I call upon Maryland's senators and congressmen to refuse the pay increase in an act of solidarity with fellow Marylanders who aren't quite as fortunate this year.

Ed Hershon


State lawmakers must learn how to lead us by example

The Sun's article "Lawmakers anxious over pay increase"(Dec. 23) should have incensed every taxpayer in the state of Maryland. I am burned up at the thought that those in our legislature haven't the good sense to hold off on a pay raise until the economy can afford such a luxury.

Leaders ask us to bite the bullet, tighten our belts and make sacrifices, while they live high on the hog. I would venture to say the majority of them aren't worth the price of a cup of uncooked rice.

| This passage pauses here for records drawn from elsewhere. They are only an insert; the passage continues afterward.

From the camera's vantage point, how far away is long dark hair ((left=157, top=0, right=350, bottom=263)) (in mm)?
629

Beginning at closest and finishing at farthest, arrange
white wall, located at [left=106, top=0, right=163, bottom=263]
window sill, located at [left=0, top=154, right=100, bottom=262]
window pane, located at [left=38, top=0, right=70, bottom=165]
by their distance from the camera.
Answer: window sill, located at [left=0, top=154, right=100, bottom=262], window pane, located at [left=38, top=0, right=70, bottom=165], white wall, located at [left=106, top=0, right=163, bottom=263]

When will our leaders learn to lead by example?

John F. Thomas


Teaching reconciliation sows the seeds of peace

Peter Hermann's article "Israeli watchdog criticizes the new Palestinian textbooks" (Dec. 18) masterfully reveals the animosity toward Jews embedded in the textbooks of Palestinian Arabs.

Such education is the seed for attacks on innocent civilians. Glorifying terrorism and adamantly refusing to recognize Israel translates into violence and hatred.

Peace begins in the classroom, by teaching reconciliation, not programs of instruction that prolong hostility for another generation. Palestinian children should be taught to emulate great musicians, authors and scientists instead of being molded into sacrificial lambs.

Chavie Klein


Bin Laden tape demonstrates religion can justify anything

The thing that struck me most about the bin Laden videotape is how often Allah was both credited and thanked for the horrible events of Sept. 11. In The Sun's excerpted version, I counted 21 times ("Compelling evidence in bin Laden's words," Dec. 14).

In the 1700s, the French philosopher Voltaire opined, "If God did not exist, it would be necessary to invent him."

After reading the bin Laden excerpt, I think it is reasonable to expand Voltaire's statement to include, "to justify anything in the world one wishes to do."

And any study of history shows that the god of the Muslims is hardly the only one used in this fashion.